Inoltre, anche quando qualche lettore si
permette di “rettificare” al giornalista (non free lance) quanto di inesatto ha
scritto, l’unica risposta è un “no comment!”, od ancor peggio, un assoluto silenzio
(che sa tanto di snobismo), per non parlare poi delle rettifiche pubblicate in
scarsa evidenza (cosa diversa è quando il lettore non si firma o non cita le fonti di riferimento per la rettifica dell'articolo contestato; in questo caso l'articolista ha il diritto di non replicare e tanto meno di giustificarsi!). E questo, mi induce a dedurre che il pianeta dell’informazione
è popolato da operatori di serie A,B,C…, tanto che a volte mi capita di leggere
(soprattutto sui quotidiani in forma cartacea, e anche su testate on line)
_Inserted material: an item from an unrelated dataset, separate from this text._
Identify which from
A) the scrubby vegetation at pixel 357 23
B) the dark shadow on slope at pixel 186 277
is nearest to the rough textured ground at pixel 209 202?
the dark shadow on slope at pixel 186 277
alcune inesattezze (firmate) sia in tema di fatti che di descrizioni tecniche
che potevano essere evitate se gli articolisti avessero avuto, per così dire,
l’umiltà di chiedere delucidazioni agli esperti in materia. Con questi esempi
vorrei richiamare l’attenzione sull’importanza del rispetto delle competenze
tematiche talvolta eluse dai quotidiani e dai periodici per le ragioni che
tutti conosciamo, ma che non tutti hanno il coraggio di “denunciare”
pubblicamente… Del resto ci vuole coraggio per alzarsi e parlare, ma ce ne
vuole anche per restare seduti ed ascoltare! Si parla tanto della “Carta dei
doveri del giornalista”, la quale potrebbe essere di utilità anche se solo
morissero quelle scelte di comodo che, non solo mantengono inalterato il tasso
di disoccupazione (e di precariato) nella categoria dei giornalisti, con conseguente
rafforzamento delle corsie preferenziali a discapito della corretta e puntuale
informazione. Forse non tutti sanno che l’Editoria (giornalistica) è l’unica
fonte che non compare quasi mai nelle inserzioni di offerte lavoro. Fare giornalismo, o meglio, essere
giornalisti, è certamente una grande responsabilità proprio perché è un
mestiere, perdon, una professione
indubbiamente utile ma sempre più difficile e impegnativa, soprattutto se di
specializzazione, quella medico-scientifica in particolare che, in questi
ultimi anni ha acquistato una grande centralità sociale direttamente
proporzionale alla rilevanza che i mass media, e l’informazione in generale,
hanno assunto all’interno della società post-industriale. Peccato che anche in
questo campo, soprattutto in Piemonte (ma anche in qualche altra Regione),
manchino iniziative imprenditoriali in grado di informare gli operatori di
settore, ma anche tutti coloro che sono interessati alla divulgazione delle
problematiche tecnico-scientifiche e sociali. Sarebbe quindi opportuno che
anche nella Regione subalpina sorgesse “coraggiosa” una figura votata al
monopolio, avvalendosi di giornalisti magari da assumere tramite l’inserzione
offerte lavoro (con il vantaggio degli sgravi fiscali… ed altro ancora!).